与えられた課題
映画「女の園」についての文章によると、寮母の五条真弓を演じた俳優は誰か答えよ。

提供テキスト
____
映画「女の園」は1954年(昭和29年)の木下恵介監督作品である。
木下恵介監督は同じ昭和29年に名作「二十四の瞳」を監督している。当時のキネマ旬報ベスト10は凄い顔ぶれで、1位が「二十四の瞳」、3位が黒澤明「七人の侍」、5位が溝口健二監督の傑作で長谷川一夫、香川京子の演技が傑出している「近松物語」、6位が成瀬巳喜男監督山村聡主演の「山の音」となっている。「女の園」はその時の2位で「七人の侍」よりも上位だ。映画は個人的好き嫌いがあるので、順位をこだわっても仕方ないが、そのくらいに評価されている。
以前見たときには、高峰三枝子のイヤな女寮監ぶりと、姫路城を映す木下恵介らしいショットが強く印象に残っていた。「「良妻賢母育成の女子大学の厳しい規則に反抗する女子大学生と鬼の寮監との葛藤」が映画のテーマである。時代背景を考えると、このころはまだ女子の大学進学率が5%に満たないわけで、男女合わせた高校進学率さえ50%に達しようかという時代である。わずかしかいない女子大生たちの厳しい規則への抵抗それ自体は、特権階級のわがままとしか一般の市民から見れなかっただろう。同じ年の「二十四の瞳」と比較すると一般大衆には支持されなかったんだろうと推測する。
それでも、こうやって見直すと、本当に憎たらしいなあと自分に感じさせる高峰三枝子のうまさが光る。
京都郊外にある正倫女子大学は、校母大友女史(東山千栄子)の奉ずるいわゆる良妻賢母型女子育成を教育の理想とし、徹底した束縛主義で学生たちに臨んでいた。七つの寮に起居する学生たちは、補導監平戸喜平(金子信雄)、寮母五条真弓(高峰三枝子)などのきびしい干渉をうけていた。姫路の瀬戸物屋の娘である新入生の出石芳江(高峰秀子)は、三年程銀行勤めをしたのちに入学したせいか、消燈時間の禁を破ってまで勉強しなければほかの学生たちについて行くことが出来ず、その上、同郷の青年で東京の大学に学ぶ恋人下田参吉(田村高広)との自由な文通も許されぬ寮生活に苦痛を感じていた。
芳江と同室の新入生で敦賀から来ている滝岡富子(岸恵子)はテニスの選手だったが、テニス友達の大学生相良との交際が学校の忌にふれて冬休み前停学処分をうけてしまった。
____
データ抜粋
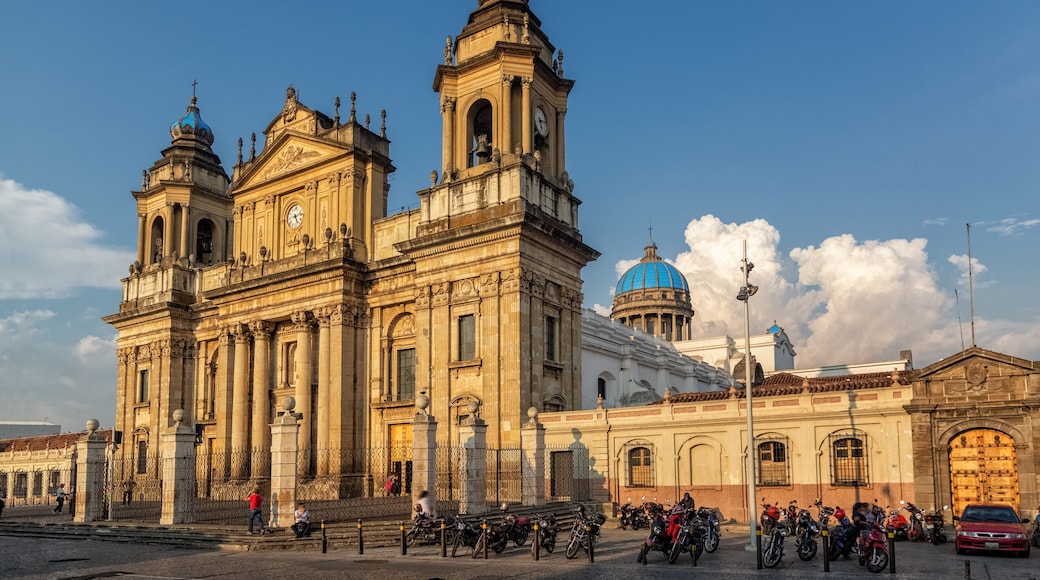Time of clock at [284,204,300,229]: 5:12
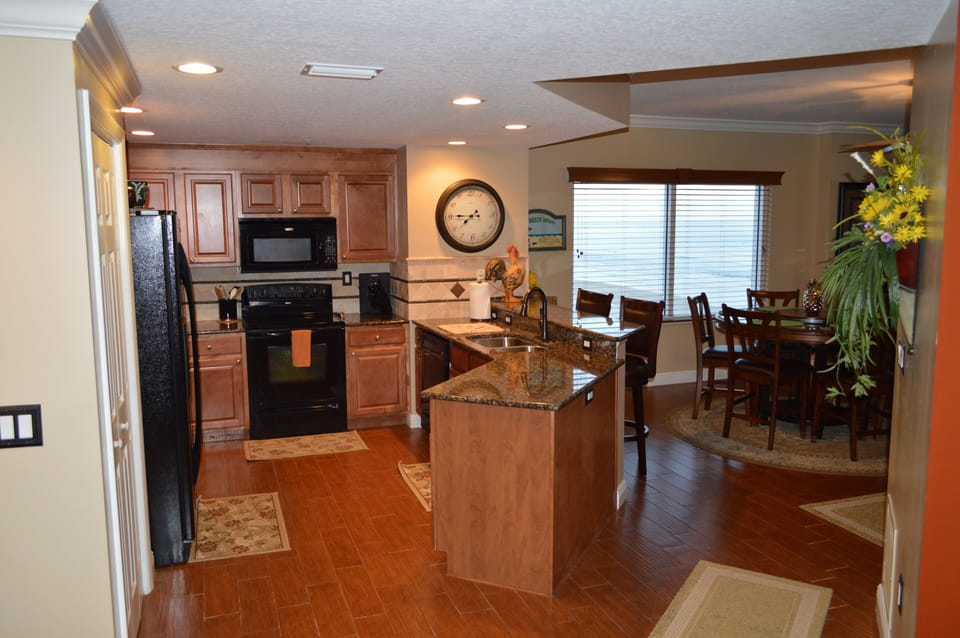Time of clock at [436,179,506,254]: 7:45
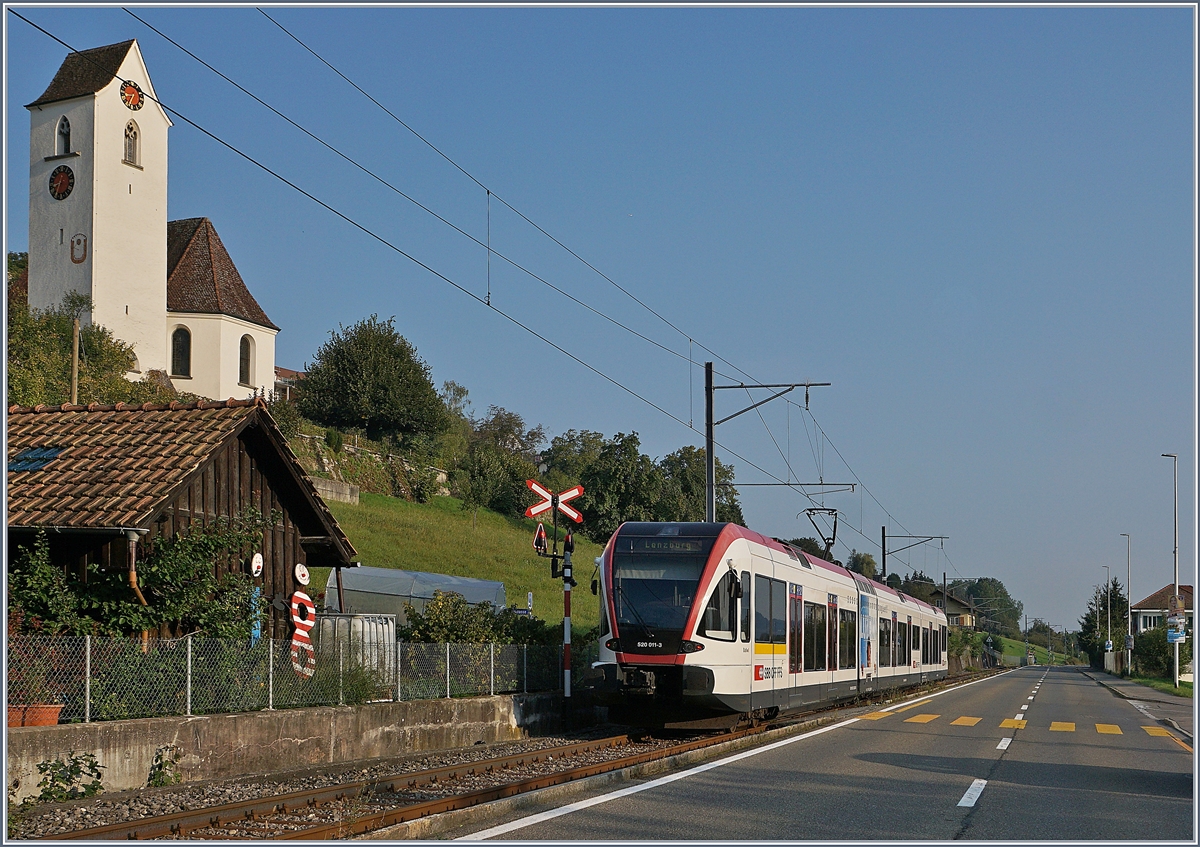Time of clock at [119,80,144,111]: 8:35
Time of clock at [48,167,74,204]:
____
演習の結果
高峰三枝子